-- Reading passage follows --
SEOUL, Aug. 8 (Korea Bizwire) — South Korea’s financial regulator said Monday state-run policy lenders plan to increase loans with low and fixed interest rates to small firms to help ease their financial burdens caused by high inflation and rising borrowing costs.
The Financial Services Commission (FSC) said in a policy briefing to President Yoon Suk-yeol that it will also swiftly implement a set of measures worth over 125 trillion won (US$95 billion) to offer financial support to vulnerable people.
Under the policy plan, the government plans to offer 6 trillion won in funds to small firms through fixed-rate loan programs via the state-run Korea Development Bank and the Industrial Bank of Korea, the FSC said.
Borrowing costs have been on the rise as the central bank has continued its monetary tightening drive to curb high inflation.
Banks’ interest rates charged on fresh corporate loans rose 0.24 percentage point to 3.84 percent in June from a month earlier, according to central bank data. Loan rates for small and medium enterprises climbed 0.27 percentage point on-month in June.
In July, the Bank of Korea (BOK) delivered an unprecedented 0.5 percentage-point rate hike, marking the sixth rate increase since August last year. The BOK is widely expected to further raise the policy rate in the coming months.
Last month, the FSC rolled out a package of measures to ease debt-servicing burdens of small merchants and other vulnerable people hit hard by the COVID-19 pandemic.
The measures call for the creation of a 30 trillion-won fund designed to restructure debt for small merchants and the provision of low-rate loans worth 41.2 trillion won for the self-employed.
-- Reading passage concluded --
Tasks to carry out
• 1. In the article on loans to small firms, copy the passage word for word, starting at the words "The measures call" and ending after the words "for the self-employed.".
• 2. Answer these questions from the article on loans to small firms.
(a) How much in funds does the government plan to offer small firms through fixed-rate loan programs?
(b) How large was the rate hike the Bank of Korea delivered in July?
(c) What is the size of the fund meant to restructure debt for small merchants?
-- The data follows --
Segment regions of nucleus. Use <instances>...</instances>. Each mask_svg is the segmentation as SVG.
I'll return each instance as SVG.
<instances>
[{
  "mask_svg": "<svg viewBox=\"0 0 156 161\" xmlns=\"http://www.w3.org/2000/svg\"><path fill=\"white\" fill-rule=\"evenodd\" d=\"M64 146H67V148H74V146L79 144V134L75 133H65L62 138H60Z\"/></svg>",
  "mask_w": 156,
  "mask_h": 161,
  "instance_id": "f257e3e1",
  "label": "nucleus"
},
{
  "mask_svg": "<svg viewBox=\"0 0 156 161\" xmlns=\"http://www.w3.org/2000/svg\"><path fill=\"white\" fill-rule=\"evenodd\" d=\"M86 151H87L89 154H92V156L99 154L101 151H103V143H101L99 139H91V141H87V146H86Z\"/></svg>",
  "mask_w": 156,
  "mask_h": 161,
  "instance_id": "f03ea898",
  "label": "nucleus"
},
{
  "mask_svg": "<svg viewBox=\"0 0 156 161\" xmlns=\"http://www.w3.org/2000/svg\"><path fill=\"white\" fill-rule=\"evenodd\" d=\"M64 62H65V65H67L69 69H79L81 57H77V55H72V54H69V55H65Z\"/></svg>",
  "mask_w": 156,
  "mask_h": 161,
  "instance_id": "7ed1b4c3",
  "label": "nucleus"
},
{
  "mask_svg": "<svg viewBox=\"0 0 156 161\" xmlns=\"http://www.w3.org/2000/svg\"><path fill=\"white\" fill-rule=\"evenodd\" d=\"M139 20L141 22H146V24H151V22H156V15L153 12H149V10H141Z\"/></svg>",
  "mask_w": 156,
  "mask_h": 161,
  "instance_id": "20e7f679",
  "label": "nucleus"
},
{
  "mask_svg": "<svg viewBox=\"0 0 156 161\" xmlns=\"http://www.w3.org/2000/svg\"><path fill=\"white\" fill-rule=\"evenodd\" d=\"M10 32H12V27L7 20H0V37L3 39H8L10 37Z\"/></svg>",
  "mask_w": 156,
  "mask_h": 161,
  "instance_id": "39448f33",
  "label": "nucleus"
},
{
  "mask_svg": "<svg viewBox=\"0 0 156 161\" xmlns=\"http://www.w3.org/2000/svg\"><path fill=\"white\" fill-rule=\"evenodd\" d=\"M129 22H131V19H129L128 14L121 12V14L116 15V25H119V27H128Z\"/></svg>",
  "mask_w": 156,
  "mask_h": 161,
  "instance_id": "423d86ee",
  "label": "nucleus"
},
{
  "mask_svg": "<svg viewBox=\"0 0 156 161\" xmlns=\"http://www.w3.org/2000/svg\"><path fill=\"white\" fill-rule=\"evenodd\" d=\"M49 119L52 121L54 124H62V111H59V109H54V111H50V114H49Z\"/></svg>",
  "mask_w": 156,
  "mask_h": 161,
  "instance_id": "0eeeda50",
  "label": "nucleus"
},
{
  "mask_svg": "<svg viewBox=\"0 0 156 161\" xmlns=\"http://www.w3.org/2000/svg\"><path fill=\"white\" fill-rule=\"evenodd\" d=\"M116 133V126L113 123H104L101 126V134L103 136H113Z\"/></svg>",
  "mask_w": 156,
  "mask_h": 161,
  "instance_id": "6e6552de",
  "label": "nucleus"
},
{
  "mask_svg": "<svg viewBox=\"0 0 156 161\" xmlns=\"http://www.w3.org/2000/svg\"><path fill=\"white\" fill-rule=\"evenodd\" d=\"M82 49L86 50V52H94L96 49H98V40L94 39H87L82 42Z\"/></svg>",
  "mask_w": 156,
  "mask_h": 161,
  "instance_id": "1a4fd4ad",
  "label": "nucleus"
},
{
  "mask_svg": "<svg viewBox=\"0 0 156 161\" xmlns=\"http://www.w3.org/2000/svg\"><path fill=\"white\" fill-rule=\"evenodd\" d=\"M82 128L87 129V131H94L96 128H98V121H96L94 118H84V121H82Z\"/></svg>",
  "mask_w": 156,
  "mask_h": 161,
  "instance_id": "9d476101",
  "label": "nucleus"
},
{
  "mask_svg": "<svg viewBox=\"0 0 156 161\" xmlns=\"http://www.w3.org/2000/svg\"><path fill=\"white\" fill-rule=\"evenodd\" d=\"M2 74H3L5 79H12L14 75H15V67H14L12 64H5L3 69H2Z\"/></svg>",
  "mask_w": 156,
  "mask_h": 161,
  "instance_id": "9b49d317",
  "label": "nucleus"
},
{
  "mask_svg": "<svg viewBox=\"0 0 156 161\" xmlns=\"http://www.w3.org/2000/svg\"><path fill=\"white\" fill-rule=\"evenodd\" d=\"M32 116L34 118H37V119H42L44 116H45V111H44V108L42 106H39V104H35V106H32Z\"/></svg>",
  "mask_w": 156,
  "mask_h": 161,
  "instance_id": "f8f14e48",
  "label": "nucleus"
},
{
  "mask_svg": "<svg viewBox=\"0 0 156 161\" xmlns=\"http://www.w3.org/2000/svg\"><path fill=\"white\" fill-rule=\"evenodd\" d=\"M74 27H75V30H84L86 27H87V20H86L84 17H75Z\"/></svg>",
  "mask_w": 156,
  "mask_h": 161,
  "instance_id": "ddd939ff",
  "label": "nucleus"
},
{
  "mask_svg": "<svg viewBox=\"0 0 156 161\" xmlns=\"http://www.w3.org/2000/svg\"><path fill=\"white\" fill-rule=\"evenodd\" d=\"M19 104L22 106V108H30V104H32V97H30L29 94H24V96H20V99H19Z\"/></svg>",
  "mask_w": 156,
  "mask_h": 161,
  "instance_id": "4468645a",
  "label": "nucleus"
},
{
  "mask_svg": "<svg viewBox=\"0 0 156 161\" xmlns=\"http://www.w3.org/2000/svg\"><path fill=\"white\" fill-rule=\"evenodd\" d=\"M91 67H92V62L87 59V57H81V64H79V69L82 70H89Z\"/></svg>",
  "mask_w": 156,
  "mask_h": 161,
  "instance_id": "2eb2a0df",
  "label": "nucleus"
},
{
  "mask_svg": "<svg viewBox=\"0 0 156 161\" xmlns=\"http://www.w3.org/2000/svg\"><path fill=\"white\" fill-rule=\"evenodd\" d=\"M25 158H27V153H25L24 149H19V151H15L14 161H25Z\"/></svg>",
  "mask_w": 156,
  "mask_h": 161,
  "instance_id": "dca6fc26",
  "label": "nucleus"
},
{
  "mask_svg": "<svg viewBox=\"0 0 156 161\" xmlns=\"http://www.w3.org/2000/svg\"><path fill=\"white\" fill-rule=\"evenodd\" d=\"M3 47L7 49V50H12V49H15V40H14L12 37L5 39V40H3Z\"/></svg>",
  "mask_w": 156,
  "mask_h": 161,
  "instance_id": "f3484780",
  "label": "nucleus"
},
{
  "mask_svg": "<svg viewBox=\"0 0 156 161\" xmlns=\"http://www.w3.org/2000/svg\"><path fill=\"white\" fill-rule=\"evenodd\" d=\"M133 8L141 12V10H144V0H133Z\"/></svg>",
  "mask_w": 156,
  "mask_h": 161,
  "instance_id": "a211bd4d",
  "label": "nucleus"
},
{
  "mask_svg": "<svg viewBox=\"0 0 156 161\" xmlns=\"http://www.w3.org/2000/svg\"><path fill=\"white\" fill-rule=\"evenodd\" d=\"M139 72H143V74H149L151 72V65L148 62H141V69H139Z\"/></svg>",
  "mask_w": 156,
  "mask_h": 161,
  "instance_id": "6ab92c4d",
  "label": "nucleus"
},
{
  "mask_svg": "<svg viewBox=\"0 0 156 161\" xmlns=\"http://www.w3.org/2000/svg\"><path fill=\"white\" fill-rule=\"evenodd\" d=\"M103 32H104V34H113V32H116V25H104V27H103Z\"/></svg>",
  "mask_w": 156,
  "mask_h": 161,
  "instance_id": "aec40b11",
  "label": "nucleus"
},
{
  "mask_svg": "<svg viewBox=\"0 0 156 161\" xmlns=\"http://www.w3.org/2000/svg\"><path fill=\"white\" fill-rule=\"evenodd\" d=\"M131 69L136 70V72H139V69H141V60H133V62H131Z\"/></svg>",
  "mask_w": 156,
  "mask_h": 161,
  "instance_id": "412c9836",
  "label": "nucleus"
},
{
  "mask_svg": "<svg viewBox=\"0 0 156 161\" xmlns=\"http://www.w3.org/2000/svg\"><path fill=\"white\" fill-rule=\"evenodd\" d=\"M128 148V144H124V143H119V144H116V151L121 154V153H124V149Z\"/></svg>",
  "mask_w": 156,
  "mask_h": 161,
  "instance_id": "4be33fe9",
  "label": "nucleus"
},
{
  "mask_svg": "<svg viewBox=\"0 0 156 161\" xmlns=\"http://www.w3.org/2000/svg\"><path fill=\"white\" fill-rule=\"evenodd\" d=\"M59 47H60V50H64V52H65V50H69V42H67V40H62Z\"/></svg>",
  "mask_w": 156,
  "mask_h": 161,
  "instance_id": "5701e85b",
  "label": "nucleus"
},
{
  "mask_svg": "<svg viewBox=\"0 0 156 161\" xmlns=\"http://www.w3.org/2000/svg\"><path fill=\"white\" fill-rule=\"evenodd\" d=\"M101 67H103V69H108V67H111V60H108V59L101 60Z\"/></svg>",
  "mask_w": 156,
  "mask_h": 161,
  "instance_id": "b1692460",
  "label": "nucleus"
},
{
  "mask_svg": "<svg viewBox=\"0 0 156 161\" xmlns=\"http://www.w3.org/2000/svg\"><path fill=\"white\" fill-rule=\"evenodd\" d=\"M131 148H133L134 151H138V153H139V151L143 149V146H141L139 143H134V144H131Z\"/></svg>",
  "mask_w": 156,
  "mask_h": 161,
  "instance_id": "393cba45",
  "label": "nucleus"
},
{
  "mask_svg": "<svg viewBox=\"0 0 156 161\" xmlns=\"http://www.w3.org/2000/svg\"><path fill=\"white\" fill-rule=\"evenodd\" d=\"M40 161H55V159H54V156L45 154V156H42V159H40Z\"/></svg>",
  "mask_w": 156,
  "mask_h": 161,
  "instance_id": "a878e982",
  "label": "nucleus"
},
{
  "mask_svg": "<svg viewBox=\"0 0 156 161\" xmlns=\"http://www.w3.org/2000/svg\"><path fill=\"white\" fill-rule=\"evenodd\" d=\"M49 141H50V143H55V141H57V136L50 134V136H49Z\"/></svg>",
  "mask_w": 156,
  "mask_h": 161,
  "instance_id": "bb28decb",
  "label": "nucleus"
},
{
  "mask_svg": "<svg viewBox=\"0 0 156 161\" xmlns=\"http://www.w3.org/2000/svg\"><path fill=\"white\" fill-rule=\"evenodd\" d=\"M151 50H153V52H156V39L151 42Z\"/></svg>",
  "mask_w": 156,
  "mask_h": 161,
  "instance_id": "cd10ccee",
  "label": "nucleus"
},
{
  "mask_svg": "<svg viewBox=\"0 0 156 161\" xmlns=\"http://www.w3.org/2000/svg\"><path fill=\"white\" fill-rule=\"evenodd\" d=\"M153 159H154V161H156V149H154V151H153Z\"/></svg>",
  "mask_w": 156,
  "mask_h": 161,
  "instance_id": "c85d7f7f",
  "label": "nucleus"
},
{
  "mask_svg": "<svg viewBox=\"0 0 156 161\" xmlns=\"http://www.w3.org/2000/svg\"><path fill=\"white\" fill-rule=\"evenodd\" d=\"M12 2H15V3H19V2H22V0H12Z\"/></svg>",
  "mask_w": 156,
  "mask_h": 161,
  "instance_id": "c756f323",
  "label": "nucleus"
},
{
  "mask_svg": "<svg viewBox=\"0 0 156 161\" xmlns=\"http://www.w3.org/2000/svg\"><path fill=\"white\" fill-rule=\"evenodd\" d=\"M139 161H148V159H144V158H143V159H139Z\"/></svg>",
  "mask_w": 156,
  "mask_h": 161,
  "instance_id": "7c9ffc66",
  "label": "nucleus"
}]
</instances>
-- The data concluded --
Expected outputs
• 1.
The measures call for the creation of a 30 trillion-won fund designed to restructure debt for small merchants and the provision of low-rate loans worth 41.2 trillion won for the self-employed.

• 2.
(a) 6 trillion won
(b) 0.5 percentage point
(c) 30 trillion won